掲載日 : [2007-12-21] 照会数 : 6069
<女性コラム>やはりオンマの味よ
先月、あるガイドブックが発売された。東京のおしゃれなレストランや料亭が、星の数と共に紹介されているらしいその本は、発売と同時に飛ぶように売れ、どこの書店でも入手困難だそうだ。
年の瀬にそんなニュースをぼんやりテレビで見ていたら、なぜだか少し乾いた気持ちになった。
在日3世としての自覚や意識がまるで欠落している浮かれポンチな私でも、暮らしの中で唯一絶対的な「韓国」を感じるところがある。胃袋だ。
わが家は母親がずっと専業主婦だったこともあり、毎食あたたかい料理が食卓に並び、そのありがたい光景は今日現在まで続いているのだが、その中心には必ず「メイド・イン・オンマ」のキムチがある。

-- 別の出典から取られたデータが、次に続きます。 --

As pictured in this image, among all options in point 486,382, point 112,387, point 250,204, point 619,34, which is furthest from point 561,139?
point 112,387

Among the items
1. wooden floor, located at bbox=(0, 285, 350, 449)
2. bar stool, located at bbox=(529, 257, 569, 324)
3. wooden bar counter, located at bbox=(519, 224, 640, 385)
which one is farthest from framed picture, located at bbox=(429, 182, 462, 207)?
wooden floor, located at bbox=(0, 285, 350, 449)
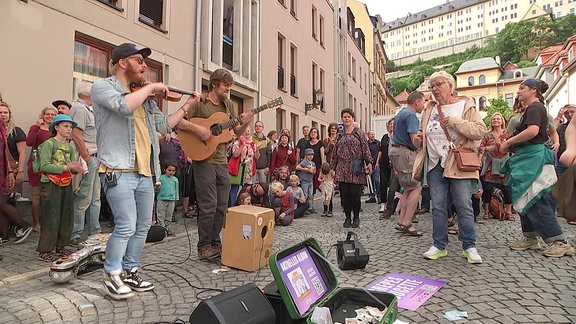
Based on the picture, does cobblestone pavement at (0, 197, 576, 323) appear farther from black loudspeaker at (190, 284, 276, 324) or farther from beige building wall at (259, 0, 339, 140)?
beige building wall at (259, 0, 339, 140)

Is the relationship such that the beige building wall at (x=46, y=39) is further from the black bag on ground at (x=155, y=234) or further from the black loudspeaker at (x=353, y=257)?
the black loudspeaker at (x=353, y=257)

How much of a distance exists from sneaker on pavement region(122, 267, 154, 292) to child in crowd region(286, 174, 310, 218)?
16.2 ft

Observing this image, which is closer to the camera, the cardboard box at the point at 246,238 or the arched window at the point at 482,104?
the cardboard box at the point at 246,238

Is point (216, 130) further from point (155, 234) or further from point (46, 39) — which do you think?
point (46, 39)

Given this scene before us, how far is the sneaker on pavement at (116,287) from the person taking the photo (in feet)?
10.8

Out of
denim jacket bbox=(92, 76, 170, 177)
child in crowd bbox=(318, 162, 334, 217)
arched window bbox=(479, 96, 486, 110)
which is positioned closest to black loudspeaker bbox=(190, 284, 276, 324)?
denim jacket bbox=(92, 76, 170, 177)

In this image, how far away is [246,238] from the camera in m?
4.21

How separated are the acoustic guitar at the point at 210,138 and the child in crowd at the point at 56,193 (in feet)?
4.85

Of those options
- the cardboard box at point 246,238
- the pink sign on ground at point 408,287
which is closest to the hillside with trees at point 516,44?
the cardboard box at point 246,238

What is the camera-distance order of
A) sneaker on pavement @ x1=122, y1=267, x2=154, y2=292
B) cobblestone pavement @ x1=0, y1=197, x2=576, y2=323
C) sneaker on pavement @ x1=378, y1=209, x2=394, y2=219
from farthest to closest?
sneaker on pavement @ x1=378, y1=209, x2=394, y2=219
sneaker on pavement @ x1=122, y1=267, x2=154, y2=292
cobblestone pavement @ x1=0, y1=197, x2=576, y2=323

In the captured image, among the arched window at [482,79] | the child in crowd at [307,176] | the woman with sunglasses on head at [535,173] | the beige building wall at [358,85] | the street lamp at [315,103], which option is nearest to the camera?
the woman with sunglasses on head at [535,173]

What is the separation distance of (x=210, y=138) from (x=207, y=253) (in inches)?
52.8

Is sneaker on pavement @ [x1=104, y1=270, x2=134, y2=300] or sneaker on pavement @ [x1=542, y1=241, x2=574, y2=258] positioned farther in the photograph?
sneaker on pavement @ [x1=542, y1=241, x2=574, y2=258]

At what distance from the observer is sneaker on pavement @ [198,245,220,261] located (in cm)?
453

市販のそれと比べると相当パンクな味だけど、どんなおかずの日であれ、その鮮やかな唐辛子の赤は当たり前のように食卓を彩ってきた。
たまにそこに祖母が漬けたキムチが混ざると、食べた瞬間すぐにわかる。洗脳に近いほどその味を胃袋が記憶し、愛している。
どうしようもなく貧乏くさいけれど、そういう理屈じゃない母親の味はどこの国のどんな民族にも存在して、それは例の星付き高級レストランの料理より、実は上品で人の気持ちをまるくする存在なんじゃないかと、時々思う。
配役としてはそろそろ「オンマ」側に回らなきゃいけない年齢になってきた28歳(独身)の冬に、そんなセンチメンタルで呑気にしんみりしている場合でもないけれど、そう思う。